Mas não foi. O que ninguém sabia era que a Cia Antártica comprou milhares de votos para lançar um novo guaraná, o Caçulinha, junto com uma nova cantora, a pouco conhecida Marlene. Foi uma das primeiras grandes jogadas de marketing no Brasil. Emilinha perdeu o lugar, mas não o coração das fãs que passaram a hostilizar Marlene para sempre. A Rádio Nacional soube aproveitar a rivalidade e convocava as duas para fazer shows em várias cidades brasileiras. A Revista do Rádio inventava brigas entre as duas e vendia milhares de exemplares.

Emilinha se tornou Rainha do Rádio só em 1953 e sempre, até o fim da vida, teve os fãs perto dela. Eles comemoravam os aniversários e compravam presentes para a cantora. Na revista Radiolândia, Revista do Rádio e no jornal A Noite, a cantora se comunicava com os fãs através de colunas e cartas. O Diário da EmilinhaÁlbum da EmilinhaEmilinha Responde e Coluna da Emilinha eram disputados entre os leitores. Tornou-se cereja do bolo do Programa César de Alencar, a atração de auditório mais famoao a partir de 1946. Até 1995, Emilinha foi a personalidade brasileira a ter mais capas de revistas, cerca de 350.

Quando chegava a uma cidade do interior, não havia quem trabalhasse ou estudasse naquele dia. Tudo era válido para ver Emilinha de perto e ao vivo. Já era o star system do rádio. Por essa razão, as prefeituras passaram a decretar feriado sempre que Emilinha aparecia para receber as chaves do lugarejo.

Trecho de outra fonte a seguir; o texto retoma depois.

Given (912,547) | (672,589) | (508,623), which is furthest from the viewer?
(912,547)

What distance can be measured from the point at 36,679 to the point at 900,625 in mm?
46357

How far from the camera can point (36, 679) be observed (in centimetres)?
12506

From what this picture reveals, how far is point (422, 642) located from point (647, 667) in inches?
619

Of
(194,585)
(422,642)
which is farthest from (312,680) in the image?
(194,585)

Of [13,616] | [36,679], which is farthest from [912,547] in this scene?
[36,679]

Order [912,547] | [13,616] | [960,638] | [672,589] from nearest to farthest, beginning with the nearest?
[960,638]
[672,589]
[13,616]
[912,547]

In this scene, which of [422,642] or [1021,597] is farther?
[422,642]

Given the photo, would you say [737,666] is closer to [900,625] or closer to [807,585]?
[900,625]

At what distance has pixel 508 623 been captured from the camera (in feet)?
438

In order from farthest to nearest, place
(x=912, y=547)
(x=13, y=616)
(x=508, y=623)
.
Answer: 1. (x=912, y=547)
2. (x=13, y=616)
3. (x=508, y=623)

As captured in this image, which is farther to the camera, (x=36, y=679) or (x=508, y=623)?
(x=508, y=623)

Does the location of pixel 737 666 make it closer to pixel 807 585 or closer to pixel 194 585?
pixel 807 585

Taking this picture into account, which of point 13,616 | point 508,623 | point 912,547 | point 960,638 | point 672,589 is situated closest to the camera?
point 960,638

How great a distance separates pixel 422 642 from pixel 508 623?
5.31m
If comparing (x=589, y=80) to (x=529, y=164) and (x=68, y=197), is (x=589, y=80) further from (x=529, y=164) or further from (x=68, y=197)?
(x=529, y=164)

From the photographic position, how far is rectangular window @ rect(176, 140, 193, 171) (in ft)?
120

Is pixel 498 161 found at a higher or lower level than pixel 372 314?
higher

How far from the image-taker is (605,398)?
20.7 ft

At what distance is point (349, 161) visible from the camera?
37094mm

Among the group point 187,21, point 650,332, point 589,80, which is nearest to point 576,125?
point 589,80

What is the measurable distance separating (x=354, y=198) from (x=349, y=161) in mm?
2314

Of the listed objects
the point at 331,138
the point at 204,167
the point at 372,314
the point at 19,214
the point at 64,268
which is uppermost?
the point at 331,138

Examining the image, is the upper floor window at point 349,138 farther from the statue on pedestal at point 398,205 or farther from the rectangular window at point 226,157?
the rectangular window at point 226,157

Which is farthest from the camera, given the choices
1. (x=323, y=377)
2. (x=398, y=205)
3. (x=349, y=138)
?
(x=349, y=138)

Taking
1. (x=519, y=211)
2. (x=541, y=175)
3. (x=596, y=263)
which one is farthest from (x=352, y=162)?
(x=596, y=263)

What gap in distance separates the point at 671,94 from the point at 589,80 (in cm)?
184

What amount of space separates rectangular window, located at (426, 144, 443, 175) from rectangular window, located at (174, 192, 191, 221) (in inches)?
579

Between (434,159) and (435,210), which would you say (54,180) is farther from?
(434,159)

No programa  A Felicidade Bate à Sua Porta, de 1953, em que os ouvintes participavam do sorteio de brindes e eletrodomésticos que vinham em um furgão preto.  Era preciso ter o sabão e outros produtos da marca Cristal (União Fabril Exportadora) em casa e escrever para a Nacional para competir. Os radialistas Yara Salles e Heber de Boscoli comandavam a atração de domingo, às 19h, depois do futebol. Melhor do que os eletrodomésticos era a visita de Emilinha. Ela vinha escondida em outro carro e, ao sinal da produção, entrava na casa do ouvinte sorteado. Uma multidão ficava histérica na rua com a presença da cantora.
 Em 1959, participou do filme Entrei de gaiato cantando Menina Direitinha, em que aconselhava as meninas a não se perderem entre os garotos que andavam de lambreta e eram considerados os bad boys da época, a juventude transviada. Emilinha cantava: “Menina direitinha que pensa no futuro/ não chega tarde em casa e não namora no escuro/ Não anda em garupa da lambreta/Sem ordem da mamãe, ela não sai/Cuidado para não dar desgaste pro papai”.